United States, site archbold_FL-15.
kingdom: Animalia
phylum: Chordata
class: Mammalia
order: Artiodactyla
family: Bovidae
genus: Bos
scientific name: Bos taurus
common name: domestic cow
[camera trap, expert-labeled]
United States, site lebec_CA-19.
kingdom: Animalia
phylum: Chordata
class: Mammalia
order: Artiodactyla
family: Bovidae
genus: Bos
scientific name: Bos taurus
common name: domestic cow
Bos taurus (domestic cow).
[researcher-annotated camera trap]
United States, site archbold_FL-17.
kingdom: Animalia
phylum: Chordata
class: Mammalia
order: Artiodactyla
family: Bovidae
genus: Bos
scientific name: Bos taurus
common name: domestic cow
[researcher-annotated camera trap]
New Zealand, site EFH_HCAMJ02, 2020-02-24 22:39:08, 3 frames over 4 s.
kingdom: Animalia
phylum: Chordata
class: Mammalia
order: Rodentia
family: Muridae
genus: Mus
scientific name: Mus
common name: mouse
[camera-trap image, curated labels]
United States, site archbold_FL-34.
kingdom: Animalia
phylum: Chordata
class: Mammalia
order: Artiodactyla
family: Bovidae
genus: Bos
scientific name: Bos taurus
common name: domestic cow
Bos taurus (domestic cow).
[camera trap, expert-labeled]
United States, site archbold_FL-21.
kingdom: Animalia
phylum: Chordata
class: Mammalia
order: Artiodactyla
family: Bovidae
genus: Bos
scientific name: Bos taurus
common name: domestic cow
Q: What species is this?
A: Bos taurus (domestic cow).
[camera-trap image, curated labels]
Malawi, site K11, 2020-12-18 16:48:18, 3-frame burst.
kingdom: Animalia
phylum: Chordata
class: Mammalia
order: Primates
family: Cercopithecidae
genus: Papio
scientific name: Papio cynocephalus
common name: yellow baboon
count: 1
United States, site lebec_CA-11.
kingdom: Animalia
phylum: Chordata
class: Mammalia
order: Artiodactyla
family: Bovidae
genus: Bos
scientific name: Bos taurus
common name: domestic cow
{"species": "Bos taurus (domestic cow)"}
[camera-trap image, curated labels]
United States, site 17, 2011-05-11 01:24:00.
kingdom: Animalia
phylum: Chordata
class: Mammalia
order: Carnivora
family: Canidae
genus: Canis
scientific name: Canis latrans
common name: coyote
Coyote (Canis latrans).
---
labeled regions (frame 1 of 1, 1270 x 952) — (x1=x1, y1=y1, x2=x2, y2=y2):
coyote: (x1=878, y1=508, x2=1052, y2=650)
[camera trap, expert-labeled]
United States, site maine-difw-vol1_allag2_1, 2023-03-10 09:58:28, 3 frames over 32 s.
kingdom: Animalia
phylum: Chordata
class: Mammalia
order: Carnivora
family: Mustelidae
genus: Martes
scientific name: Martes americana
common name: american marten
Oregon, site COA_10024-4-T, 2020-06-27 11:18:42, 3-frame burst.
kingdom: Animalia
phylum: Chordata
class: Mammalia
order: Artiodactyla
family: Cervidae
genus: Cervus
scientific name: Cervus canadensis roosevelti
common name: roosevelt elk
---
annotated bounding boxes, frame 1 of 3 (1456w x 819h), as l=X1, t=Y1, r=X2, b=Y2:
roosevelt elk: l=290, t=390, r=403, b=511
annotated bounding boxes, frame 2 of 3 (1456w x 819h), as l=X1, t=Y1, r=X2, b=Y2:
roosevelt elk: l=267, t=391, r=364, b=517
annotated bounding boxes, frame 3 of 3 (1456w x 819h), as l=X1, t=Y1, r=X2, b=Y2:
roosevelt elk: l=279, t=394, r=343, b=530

======

▶ _Problem to work on_
Reproduce the data exactly. All of it is needed.

▶ _Result_
United States, site archbold_FL-15.
kingdom: Animalia
phylum: Chordata
class: Mammalia
order: Artiodactyla
family: Bovidae
genus: Bos
scientific name: Bos taurus
common name: domestic cow
[camera trap, expert-labeled]
United States, site lebec_CA-19.
kingdom: Animalia
phylum: Chordata
class: Mammalia
order: Artiodactyla
family: Bovidae
genus: Bos
scientific name: Bos taurus
common name: domestic cow
Bos taurus (domestic cow).
[researcher-annotated camera trap]
United States, site archbold_FL-17.
kingdom: Animalia
phylum: Chordata
class: Mammalia
order: Artiodactyla
family: Bovidae
genus: Bos
scientific name: Bos taurus
common name: domestic cow
[researcher-annotated camera trap]
New Zealand, site EFH_HCAMJ02, 2020-02-24 22:39:08, 3 frames over 4 s.
kingdom: Animalia
phylum: Chordata
class: Mammalia
order: Rodentia
family: Muridae
genus: Mus
scientific name: Mus
common name: mouse
[camera-trap image, curated labels]
United States, site archbold_FL-34.
kingdom: Animalia
phylum: Chordata
class: Mammalia
order: Artiodactyla
family: Bovidae
genus: Bos
scientific name: Bos taurus
common name: domestic cow
Bos taurus (domestic cow).
[camera trap, expert-labeled]
United States, site archbold_FL-21.
kingdom: Animalia
phylum: Chordata
class: Mammalia
order: Artiodactyla
family: Bovidae
genus: Bos
scientific name: Bos taurus
common name: domestic cow
Q: What species is this?
A: Bos taurus (domestic cow).
[camera-trap image, curated labels]
Malawi, site K11, 2020-12-18 16:48:18, 3-frame burst.
kingdom: Animalia
phylum: Chordata
class: Mammalia
order: Primates
family: Cercopithecidae
genus: Papio
scientific name: Papio cynocephalus
common name: yellow baboon
count: 1
United States, site lebec_CA-11.
kingdom: Animalia
phylum: Chordata
class: Mammalia
order: Artiodactyla
family: Bovidae
genus: Bos
scientific name: Bos taurus
common name: domestic cow
{"species": "Bos taurus (domestic cow)"}
[camera-trap image, curated labels]
United States, site 17, 2011-05-11 01:24:00.
kingdom: Animalia
phylum: Chordata
class: Mammalia
order: Carnivora
family: Canidae
genus: Canis
scientific name: Canis latrans
common name: coyote
Coyote (Canis latrans).
---
labeled regions (frame 1 of 1, 1270 x 952) — (x1=x1, y1=y1, x2=x2, y2=y2):
coyote: (x1=878, y1=508, x2=1052, y2=650)
[camera trap, expert-labeled]
United States, site maine-difw-vol1_allag2_1, 2023-03-10 09:58:28, 3 frames over 32 s.
kingdom: Animalia
phylum: Chordata
class: Mammalia
order: Carnivora
family: Mustelidae
genus: Martes
scientific name: Martes americana
common name: american marten
Oregon, site COA_10024-4-T, 2020-06-27 11:18:42, 3-frame burst.
kingdom: Animalia
phylum: Chordata
class: Mammalia
order: Artiodactyla
family: Cervidae
genus: Cervus
scientific name: Cervus canadensis roosevelti
common name: roosevelt elk
---
annotated bounding boxes, frame 1 of 3 (1456w x 819h), as l=X1, t=Y1, r=X2, b=Y2:
roosevelt elk: l=290, t=390, r=403, b=511
annotated bounding boxes, frame 2 of 3 (1456w x 819h), as l=X1, t=Y1, r=X2, b=Y2:
roosevelt elk: l=267, t=391, r=364, b=517
annotated bounding boxes, frame 3 of 3 (1456w x 819h), as l=X1, t=Y1, r=X2, b=Y2:
roosevelt elk: l=279, t=394, r=343, b=530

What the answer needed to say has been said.